── VORLIEGENDER TEXT

Schleppende Zahlungsweise für Vorsatzanfechtung nicht ausreichend
Im Mai 2021 richtete der IX. Zivilsenat des Bundesgerichtshofs (BGH) seine bisherige Rechtsprechung zu den subjektiven Voraussetzungen der Vorsatzanfechtung gem. § 133 InsO neu aus (wir berichteten; dort auch Erläuterungen allgemeiner Natur zur Vorsatzanfechtung). Mit Urteil vom 10.02.2022 (Az.: IX ZR 148/19) hat der BGH sich erneut zur Kenntnis des Gläubigers im Rahmen der Vorsatzanfechtung gem.
§ 133 InsO geäußert.

────

## BITTE VERVOLLSTÄNDIGEN
a) Welches Aktenzeichen hat laut dem Text zur Vorsatzanfechtung das Urteil vom 10.02.2022?
b) Gib aus dem Text zur Vorsatzanfechtung wortgetreu den Abschnitt aus, der mit den Worten „Schleppende Zahlungsweise für“ anfängt und mit „133 InsO geäußert.“ aufhört.
Die Einträge haben mit dem Text zur Vorsatzanfechtung nichts zu tun.

── ENTNOMMENES MATERIAL

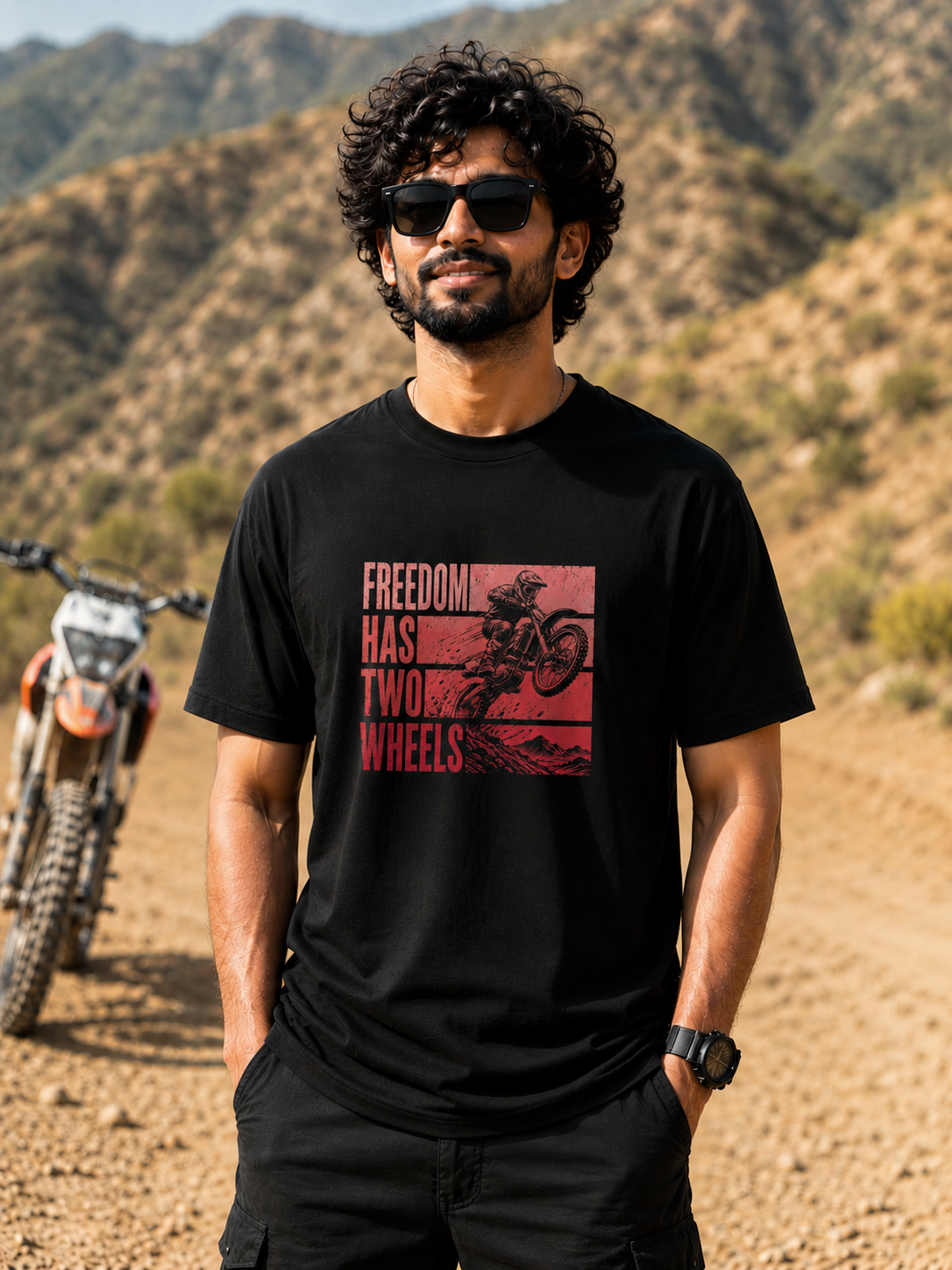 Freedom Has Two Wheels Regular Fit T-shirt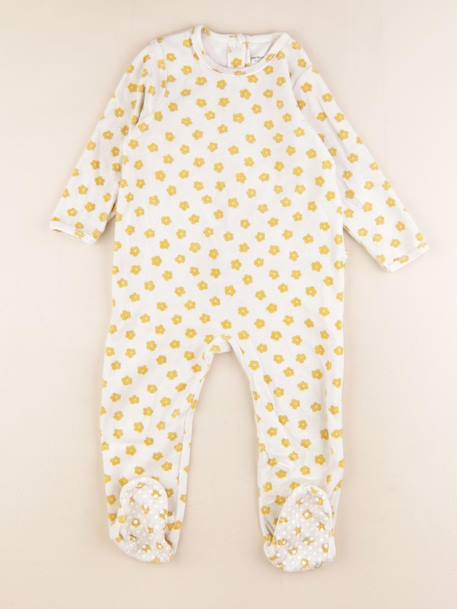 Pyjama velours - 3 ans Jaune 1 - vertbaudet enfant 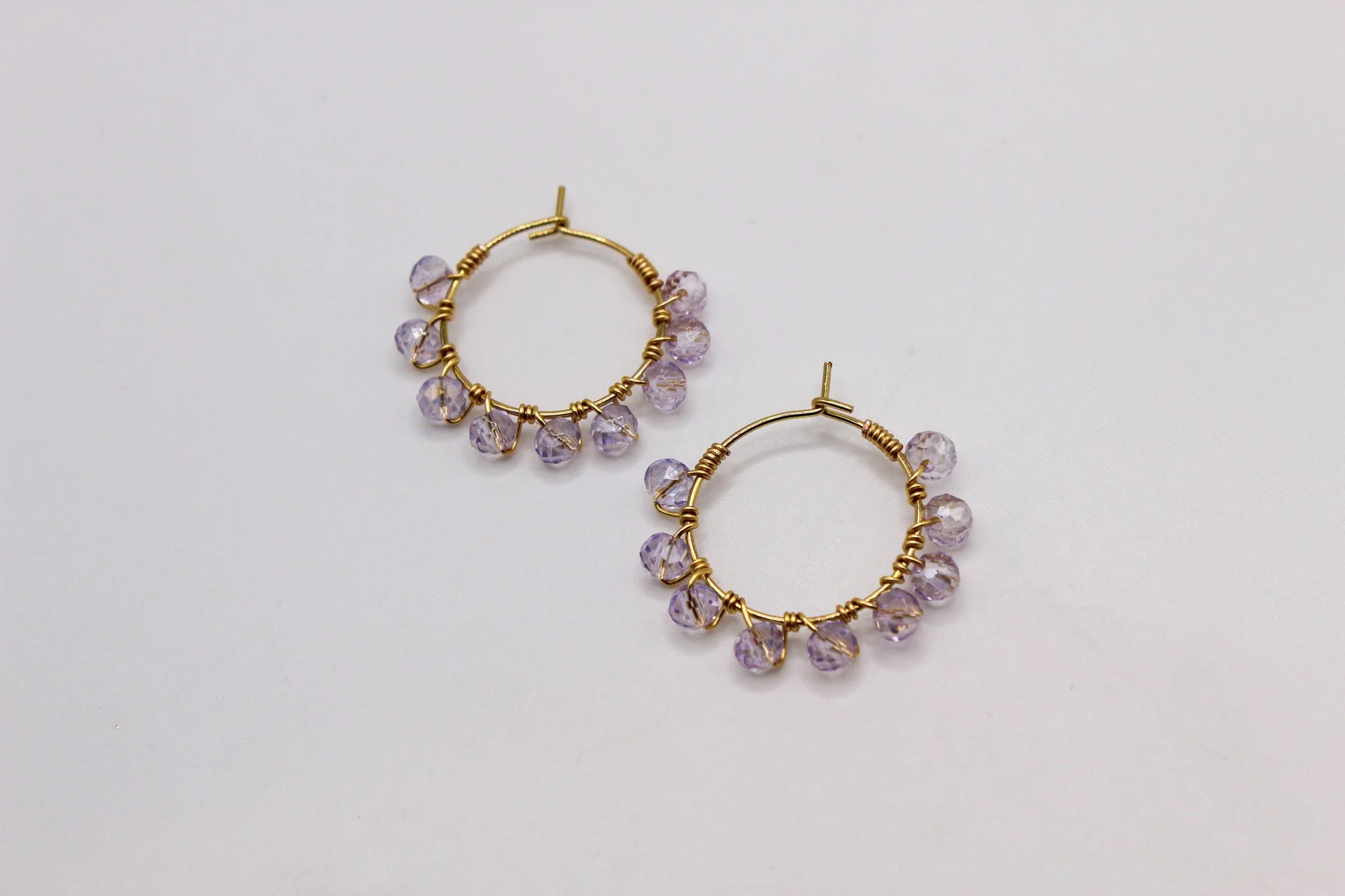 Lavender hoops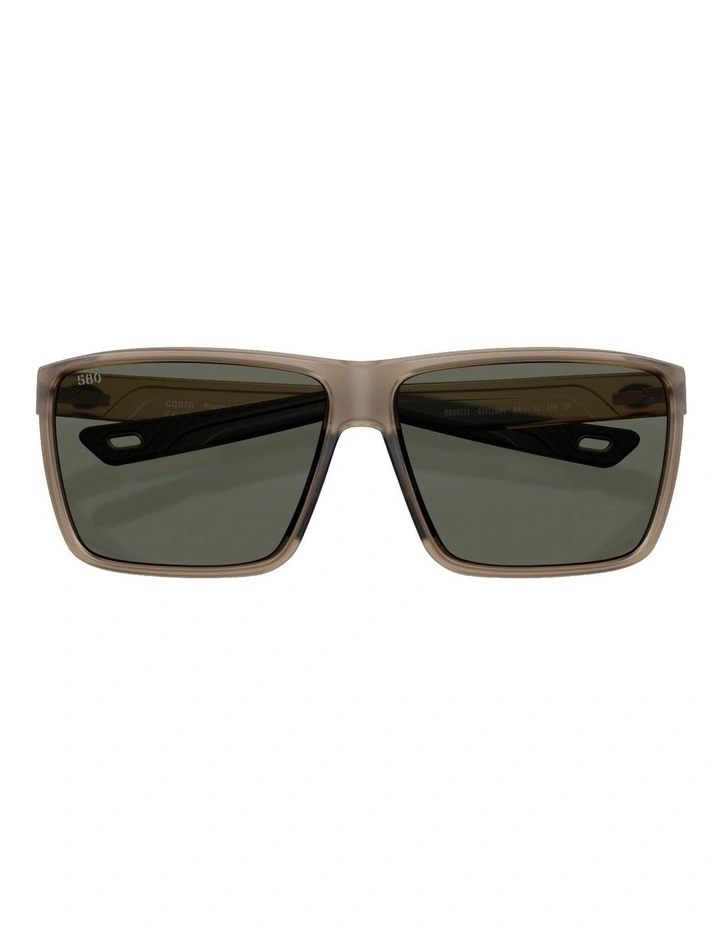 Rincon Injected Polarised Sunglasses in Brown image 3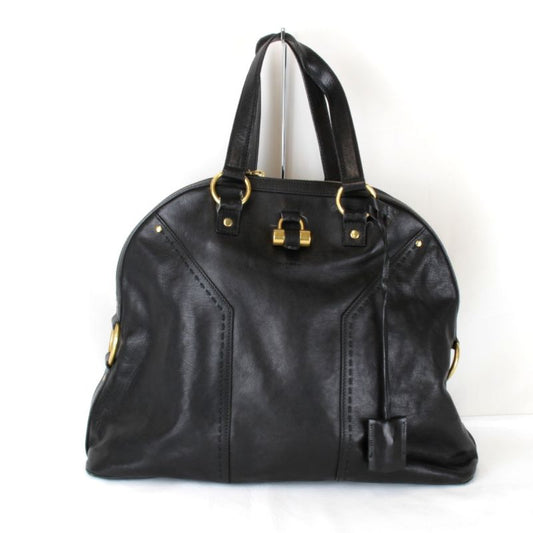 Saint Laurent Gold Hardware Tote Bag Leather Black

────

## LÖSUNGEN
a) IX ZR 148/19

b)
Schleppende Zahlungsweise für Vorsatzanfechtung nicht ausreichend
Im Mai 2021 richtete der IX. Zivilsenat des Bundesgerichtshofs (BGH) seine bisherige Rechtsprechung zu den subjektiven Voraussetzungen der Vorsatzanfechtung gem. § 133 InsO neu aus (wir berichteten; dort auch Erläuterungen allgemeiner Natur zur Vorsatzanfechtung). Mit Urteil vom 10.02.2022 (Az.: IX ZR 148/19) hat der BGH sich erneut zur Kenntnis des Gläubigers im Rahmen der Vorsatzanfechtung gem.
§ 133 InsO geäußert.